It's red, it's square, it's incredible

Apr 13, 2007 08:45 GMT  ·  By

In nature, symmetry is the sign of beauty. Even humans find symmetrical faces to be the most beautiful. If this were to be applied to stars, then astronomers may have found the newest supermodel of the skies.

Named Red Square (no connection with the famous Moscow central square), the bipolar nebula is the most symmetrical ever photographed. It was captured using Adaptive Optics, a system capable of taking images of space without atmospheric distortion or blurring.

A nebula is an interstellar cloud of gas, dust and plasma where stars can both emerge and die.

University of Sydney school of physics senior lecturer Peter Tuthill and his American colleague, James Lloyd, of Cornell University, made the discovery while conducting a four-year project in the US researching the birth of stars.

By combining extremely high-resolution, near-infrared images of the star - taken by the Mt Palomar Hale telescope in California and the Keck-2 telescope in Hawaii - they realized that MWC 922 was the core of a nebula, an object formed by gas, dust and a central star.

Seen in the infrared, the nebula resembles a giant, glowing red box in the sky, with a bright white inner core.
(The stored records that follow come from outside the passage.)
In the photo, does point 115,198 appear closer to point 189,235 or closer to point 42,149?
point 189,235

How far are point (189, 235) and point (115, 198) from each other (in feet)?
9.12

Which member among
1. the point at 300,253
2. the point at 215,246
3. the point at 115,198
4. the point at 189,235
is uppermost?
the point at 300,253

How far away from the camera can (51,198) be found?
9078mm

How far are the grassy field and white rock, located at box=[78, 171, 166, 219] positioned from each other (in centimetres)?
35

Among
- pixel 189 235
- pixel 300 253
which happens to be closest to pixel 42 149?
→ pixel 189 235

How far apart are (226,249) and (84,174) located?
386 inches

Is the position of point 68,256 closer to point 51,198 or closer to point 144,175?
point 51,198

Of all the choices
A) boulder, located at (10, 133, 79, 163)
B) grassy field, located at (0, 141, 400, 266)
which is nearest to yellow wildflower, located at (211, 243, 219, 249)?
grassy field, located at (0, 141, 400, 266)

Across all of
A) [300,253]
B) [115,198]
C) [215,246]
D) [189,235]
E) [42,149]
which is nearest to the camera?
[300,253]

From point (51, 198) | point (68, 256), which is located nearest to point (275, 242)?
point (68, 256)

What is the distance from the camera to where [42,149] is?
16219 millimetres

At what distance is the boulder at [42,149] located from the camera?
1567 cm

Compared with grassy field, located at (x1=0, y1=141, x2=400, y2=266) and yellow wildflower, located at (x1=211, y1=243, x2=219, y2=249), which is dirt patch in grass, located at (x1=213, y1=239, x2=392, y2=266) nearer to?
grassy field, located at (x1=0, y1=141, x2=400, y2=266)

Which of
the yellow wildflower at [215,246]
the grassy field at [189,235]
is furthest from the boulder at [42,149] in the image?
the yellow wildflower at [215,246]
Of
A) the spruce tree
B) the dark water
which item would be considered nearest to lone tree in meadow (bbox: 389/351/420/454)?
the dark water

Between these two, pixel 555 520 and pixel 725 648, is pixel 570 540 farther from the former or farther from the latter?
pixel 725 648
A dying star called MWC 922 is located at the system's center and spewing its innards from opposite poles into space.

The star is located roughly 5000 light-years away. A light-year is 9.46 trillion kilometers. "It should have been discovered before," Sydney University astrophysicist Peter Tuthill said, "It's so nearly square that people probably mistook it for an aberration of the telescope."

This spectacular light show is the death of a star, and After MWC 922 ejects most of its material into space, it will contract into a dense stellar corpse known as a white dwarf, shrouded by clouds of its own remains.

The Red Square nebula is the most symmetrical object ever imaged, having an almost perfect square shape.